### Work instructions:
Return the whole listing exactly, omitting the pictures.

### Given information:
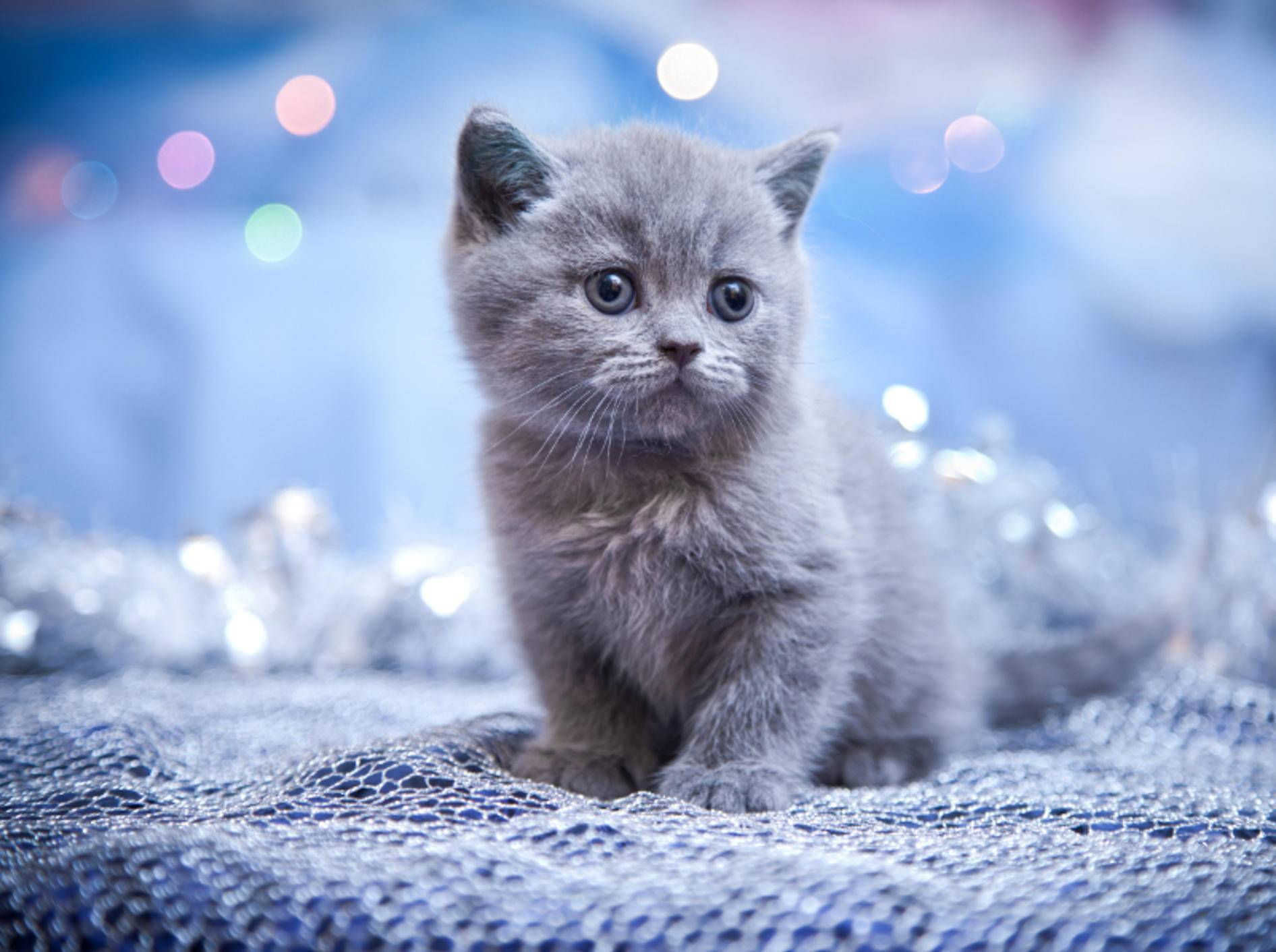 So ein flauschig-fluffiges Kätzchen! Zum Verlieben! – Bild: Shutterstock / dezi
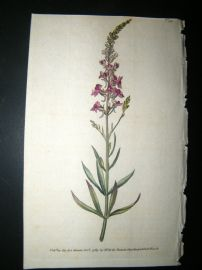 Curtis 1789 Hand Col Botanical Print. Purple Toad Flax 99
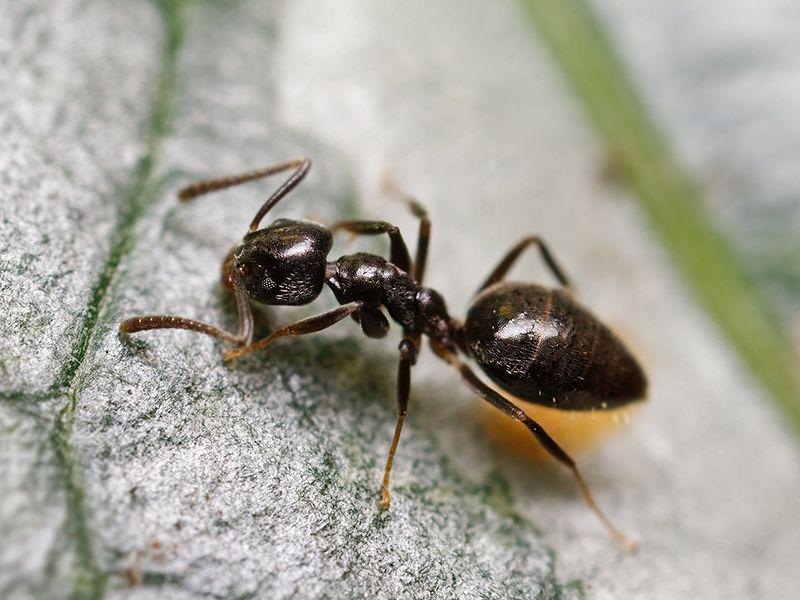 Как избавиться от муравьев в квартире за считанные дни?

### Finished task:
 So ein flauschig-fluffiges Kätzchen! Zum Verlieben! – Bild: Shutterstock / dezi
 Curtis 1789 Hand Col Botanical Print. Purple Toad Flax 99
 Как избавиться от муравьев в квартире за считанные дни?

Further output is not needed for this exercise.